By analyzing existing cross correlation between Brady and Guardforce AI Co, you can compare the effects of market volatilities on Brady and Guardforce and check how they will diversify away market risk if combined in the same portfolio for a given time horizon. You can also utilize pair trading strategies of matching a long position in Brady with a short position of Guardforce. Check out your portfolio center. Please also check ongoing floating volatility patterns of Brady and Guardforce.

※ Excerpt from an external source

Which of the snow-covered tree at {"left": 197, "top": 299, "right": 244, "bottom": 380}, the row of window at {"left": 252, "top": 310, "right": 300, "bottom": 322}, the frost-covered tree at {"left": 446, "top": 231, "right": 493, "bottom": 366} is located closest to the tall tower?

Diversification Opportunities for Brady and Guardforce
0.22 | Correlation Coefficient |
Modest diversification
The 3 months correlation between Brady and Guardforce is 0.22. Overlapping area represents the amount of risk that can be diversified away by holding Brady and Guardforce AI Co in the same portfolio, assuming nothing else is changed. The correlation between historical prices or returns on Guardforce AI and Brady is a relative statistical measure of the degree to which these equity instruments tend to move together. The correlation coefficient measures the extent to which returns on Brady are associated (or correlated) with Guardforce. Values of the correlation coefficient range from -1 to +1, where. The correlation of zero (0) is possible when the price movement of Guardforce AI has no effect on the direction of Brady i.e., Brady and Guardforce go up and down completely randomly.

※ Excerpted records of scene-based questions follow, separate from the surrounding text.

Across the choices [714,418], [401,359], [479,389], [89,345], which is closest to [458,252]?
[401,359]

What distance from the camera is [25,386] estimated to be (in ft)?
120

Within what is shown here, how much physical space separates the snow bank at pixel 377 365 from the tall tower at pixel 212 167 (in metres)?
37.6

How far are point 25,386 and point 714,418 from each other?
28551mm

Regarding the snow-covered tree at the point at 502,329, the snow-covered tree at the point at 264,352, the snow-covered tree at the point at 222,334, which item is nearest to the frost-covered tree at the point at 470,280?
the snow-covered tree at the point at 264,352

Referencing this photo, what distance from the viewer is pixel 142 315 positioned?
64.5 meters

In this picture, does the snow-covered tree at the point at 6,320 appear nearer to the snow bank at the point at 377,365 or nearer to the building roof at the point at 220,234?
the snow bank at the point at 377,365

Pair Corralation between Brady and Guardforce
Considering the 90-day investment horizon Brady is expected to generate 3.44 times less return on investment than Guardforce. But when comparing it to its historical volatility, Brady is 2.58 times less risky than Guardforce. It trades about 0.11 of its potential returns per unit of risk. Guardforce AI Co is currently generating about 0.15 of returns per unit of risk over similar time horizon. If you would invest 111.00 in Guardforce AI Co on August 31, 2024 and sell it today you would earn a total of 17.50 from holding Guardforce AI Co or generate 15.77% return on investment over 90 days.

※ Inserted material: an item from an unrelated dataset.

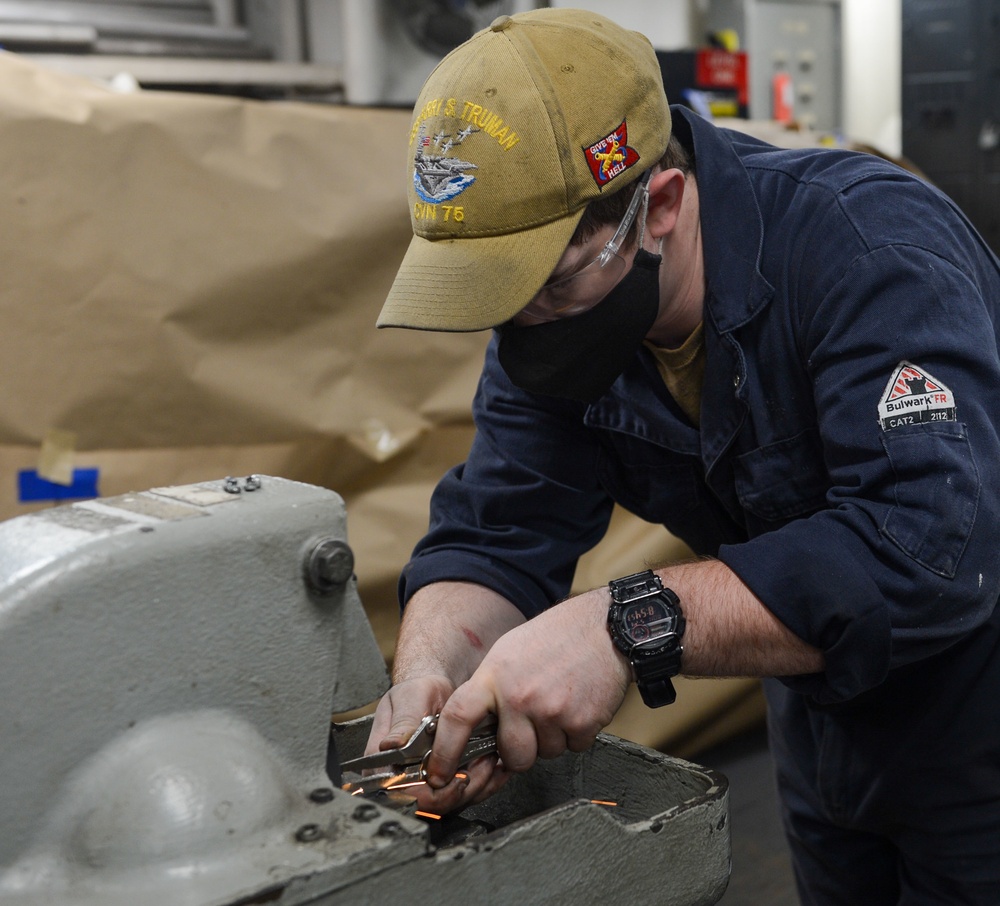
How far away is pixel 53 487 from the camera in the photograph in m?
1.65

Time Period | 3 Months [change] |
Direction | Moves Together |
Strength | Very Weak |
Accuracy | 95.65% |
Values | Daily Returns |
Brady vs. Guardforce AI Co
Performance |
Timeline |
Brady |
Guardforce AI |
Brady and Guardforce Volatility Contrast
Predicted Return Density |
Returns |
Pair Trading with Brady and Guardforce
The main advantage of trading using opposite Brady and Guardforce positions is that it hedges away some unsystematic risk. Because of two separate transactions, even if Brady position performs unexpectedly, Guardforce can make up some of the losses. Pair trading also minimizes risk from directional movements in the market. For example, if an entire industry or sector drops because of unexpected headlines, the short position in Guardforce will offset losses from the drop in Guardforce's long position.The idea behind Brady and Guardforce AI Co pairs trading is to make the combined position market-neutral, meaning the overall market's direction will not affect its win or loss (or potential downside or upside). This can be achieved by designing a pairs trade with two highly correlated stocks or equities that operate in a similar space or sector, making it possible to obtain profits through simple and relatively low-risk investment.Guardforce vs. Iveda Solutions | Guardforce vs. Bridger Aerospace Group | Guardforce vs. Supercom | Guardforce vs. Guardforce AI Co |
Check out your portfolio center.Note that this page's information should be used as a complementary analysis to find the right mix of equity instruments to add to your existing portfolios or create a brand new portfolio. You can also try the Price Exposure Probability module to analyze equity upside and downside potential for a given time horizon across multiple markets.